14 Die Einreihung einer Ware in den Zolltarif beruht nach der ständigen Rechtsprechung des Gerichtshofes der Europäischen Union (EuGH) auf einer reinen Tatsachenfeststellung (vgl. etwa , Danish Fluid System Technologies A/S, Rn 30). Daraus folgt, dass es sich bei der vom Bundesfinanzgericht zur Zulässigkeit der Revision angeführten Frage - nämlich der Einreihung einer konkreten Ware in den Zolltarif - schon dem Grunde nach nicht um eine Rechtsfrage von grundsätzlicher Bedeutung handelt.

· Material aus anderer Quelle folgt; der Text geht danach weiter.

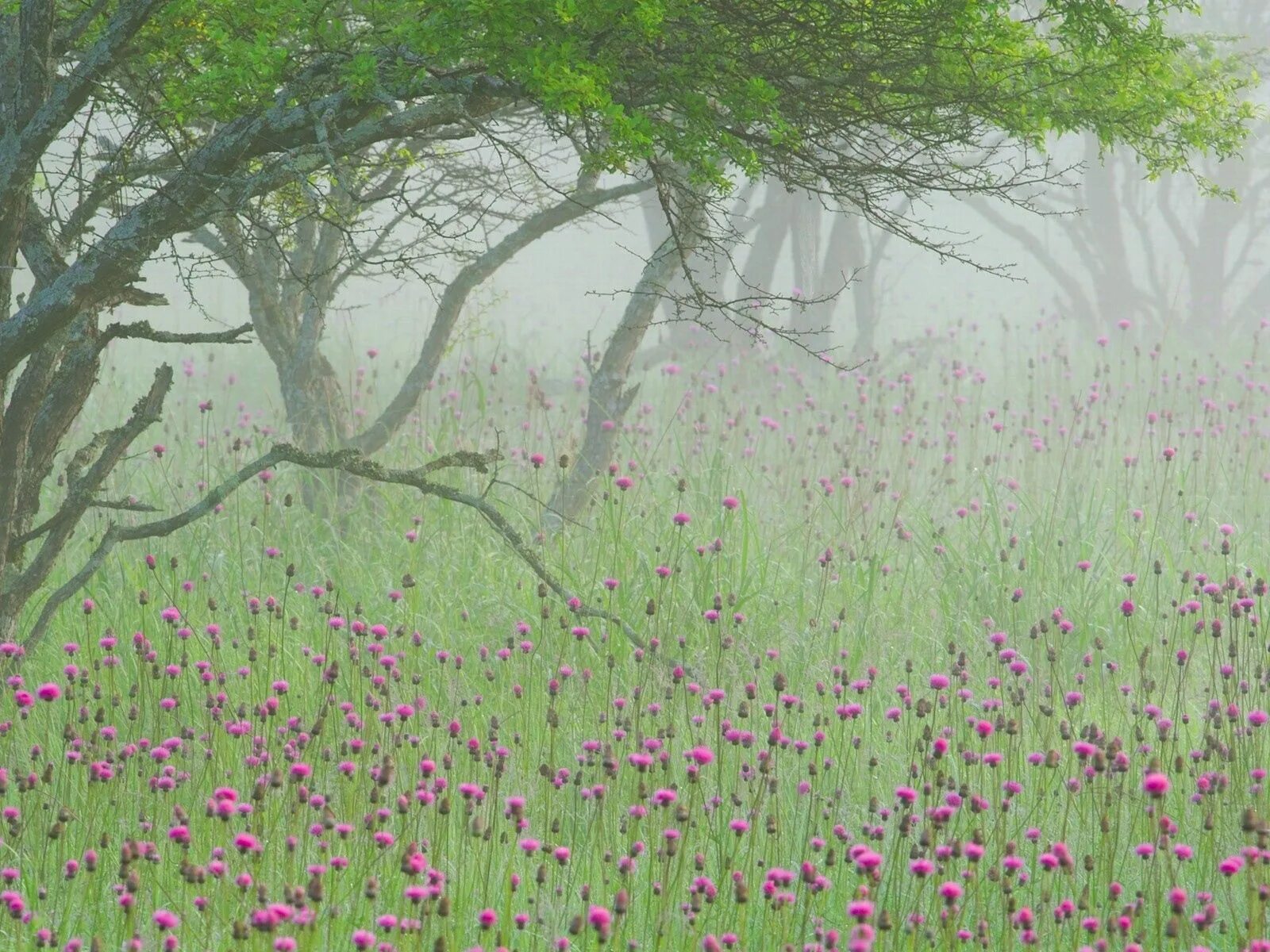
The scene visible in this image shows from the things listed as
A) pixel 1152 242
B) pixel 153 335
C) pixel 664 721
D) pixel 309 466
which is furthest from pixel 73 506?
pixel 1152 242

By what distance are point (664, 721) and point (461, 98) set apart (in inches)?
104

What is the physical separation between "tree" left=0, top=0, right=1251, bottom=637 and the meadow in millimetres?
976

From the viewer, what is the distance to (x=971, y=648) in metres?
7.44

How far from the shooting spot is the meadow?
153 inches

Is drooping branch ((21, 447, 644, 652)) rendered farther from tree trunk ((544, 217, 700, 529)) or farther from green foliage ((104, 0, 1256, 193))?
tree trunk ((544, 217, 700, 529))

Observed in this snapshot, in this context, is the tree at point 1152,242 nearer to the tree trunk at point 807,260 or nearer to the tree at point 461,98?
the tree trunk at point 807,260

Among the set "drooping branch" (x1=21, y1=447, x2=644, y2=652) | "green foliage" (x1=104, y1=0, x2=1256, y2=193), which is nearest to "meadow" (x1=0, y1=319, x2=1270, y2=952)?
"drooping branch" (x1=21, y1=447, x2=644, y2=652)

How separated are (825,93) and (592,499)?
12.7 ft

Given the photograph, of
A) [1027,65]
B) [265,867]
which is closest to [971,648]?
[1027,65]

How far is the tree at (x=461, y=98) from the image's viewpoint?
4.58 metres

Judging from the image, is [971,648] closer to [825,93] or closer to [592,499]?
[592,499]

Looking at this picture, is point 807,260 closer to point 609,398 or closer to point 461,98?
point 609,398

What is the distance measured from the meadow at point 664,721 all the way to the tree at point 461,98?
0.98 m

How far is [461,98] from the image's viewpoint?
16.4 ft
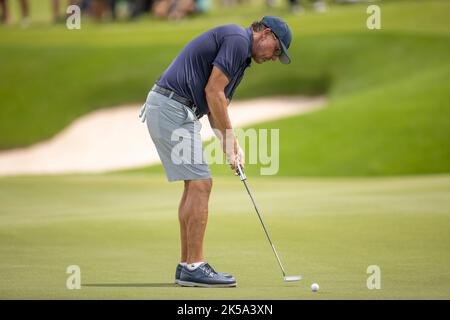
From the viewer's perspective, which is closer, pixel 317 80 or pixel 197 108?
pixel 197 108

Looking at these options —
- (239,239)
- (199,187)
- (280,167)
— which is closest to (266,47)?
(199,187)

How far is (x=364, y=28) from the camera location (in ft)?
109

15 Reicht die Begründung der Zulässigkeit der Revision durch das Verwaltungsgericht für deren Zulässigkeit nicht aus oder erachtet der Revisionswerber andere Rechtsfragen grundsätzlicher Bedeutung für gegeben, hat der Revisionswerber nach der ständigen Rechtsprechung des Verwaltungsgerichtshofes auch in einer ordentlichen Revision von sich aus die Zulässigkeitsgründe gesondert darzulegen (vgl. , mwN).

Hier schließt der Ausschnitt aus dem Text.